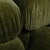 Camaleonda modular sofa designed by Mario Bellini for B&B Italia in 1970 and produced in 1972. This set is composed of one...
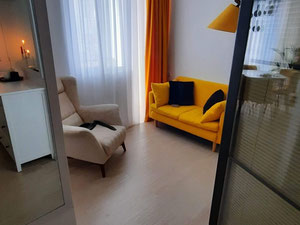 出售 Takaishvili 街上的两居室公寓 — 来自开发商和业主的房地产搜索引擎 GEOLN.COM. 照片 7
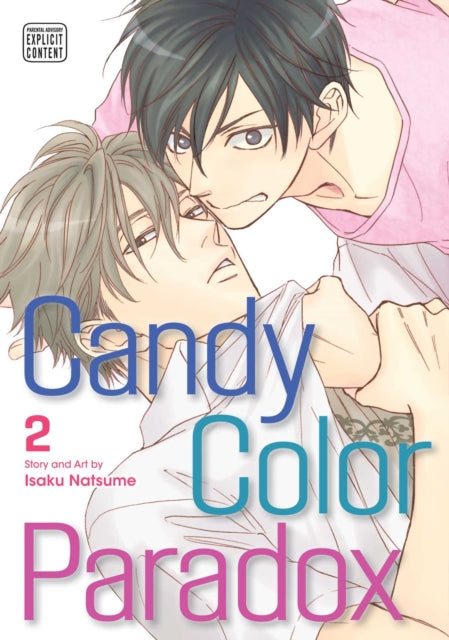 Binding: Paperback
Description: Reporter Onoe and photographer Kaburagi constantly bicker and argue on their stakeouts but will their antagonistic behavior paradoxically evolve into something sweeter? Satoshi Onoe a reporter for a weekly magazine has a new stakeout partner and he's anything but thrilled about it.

The task — Here the job is to print the data above exactly, except for any pictures.

Problem solution —
 Camaleonda modular sofa designed by Mario Bellini for B&B Italia in 1970 and produced in 1972. This set is composed of one...
 出售 Takaishvili 街上的两居室公寓 — 来自开发商和业主的房地产搜索引擎 GEOLN.COM. 照片 7
 Binding: Paperback
Description: Reporter Onoe and photographer Kaburagi constantly bicker and argue on their stakeouts but will their antagonistic behavior paradoxically evolve into something sweeter? Satoshi Onoe a reporter for a weekly magazine has a new stakeout partner and he's anything but thrilled about it.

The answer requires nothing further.